----- Исходный текст -----

Источник

XIX. Король и паны

Появление царевича Димитрия в пределах польского королевства с быстротою молнии стало известным во всех слоях польского общества и вызвало среди него, можно сказать, переполох. Начались бесчисленные переговоры, оживлённая переписка, последовал целый ряд мер, принятых правительством. Лица, заинтересованные в предприятии самозванца, постарались создать ему самую широкую известность, лица, далёкие от него, торопились заявить свою заинтересованность, своё участие, своё желание примкнуть к нему простым ли сочувствием, или открытым предложением своих услуг. Одно общее желание звучит во всех голосах поляков, отозвавшихся на известие о самозванце, это желание взять предприятие в польские руки, отнюдь не выпускать его из Польши, а, напротив, всячески воспользоваться им в польских интересах и для того повернуть его на благовозрение короля. „Что касается, – писал канцлер Замойский к князю Адаму Вишневецкому, – находящегося у вашей милости москвитянина, который называет себя сыном московского князя Ивана Васильевича, то весьма часто подобные вещи бывают правдивы, но часто также и вымышлены. Каково ни есть настоящее дело, всё-таки хорошо было бы, если бы ваша милость потрудилась известить о нём его королевское величество. Узнав волю его королевского величества, ваша милость может послать к нему этого человека, так как его королевское величество изволит познакомиться с этим делом и сделать по поводу него своё определение».

----- Предоставленные данные -----

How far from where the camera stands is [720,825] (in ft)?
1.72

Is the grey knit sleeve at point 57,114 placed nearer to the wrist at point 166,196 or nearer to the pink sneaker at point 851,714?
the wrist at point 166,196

-----

Задание>
Напишите продолжение текста о появлении самозванца в Польше, начиная сразу после его последнего предложения.

Ответ>
Князь Адам Вишневецкий не помедлил сообщить королю Сигизмунду свою странную новость. Король пришёл в большое недоумение по поводу полученного известия. 1-го ноября 1603 года, папский нунций при польском дворе Рангони имел аудиенцию в Вавельском замке. Сигизмунд беседовал с ним о странных слухах, ходивших в стране. В Польше появился, как говорили, загадочный человек, приехавший из Москвы. Он называл себя Димитрием, сыном царя Иоанна IV. Многие москвитяне уже признали его таковым и приехали вслед за ним. Он находился на Волыни у князя Адама Вишневецкого и мечтал о том, чтобы вернуть престол при помощи казаков и татар. Король считал это предприятие безумной отвагой и находил, что нельзя полагаться на наёмные войска, которые думают больше о добыче, нежели о своей чести. Что касалось человека, замышлявшего столь смелые планы, то королю хотелось узнать о нём поближе. С этой целью князю Вишневецкому было приказано привезти его в Краков и представить королю обо всём докладе.

Нунций поспешил сообщить эти необычайные слухи в Рим. В Ватикане к ним отнеслись с некоторой недоверчивостью, и папа Климент VIII приписал на полях депеши Рангони собственноручно нижеследующее скептическое замечание: „Это в роде воскресшего короля португальского“, намекая на Лже-Себастианов, появившихся в Португалии после смерти настоящего дона Себастиана.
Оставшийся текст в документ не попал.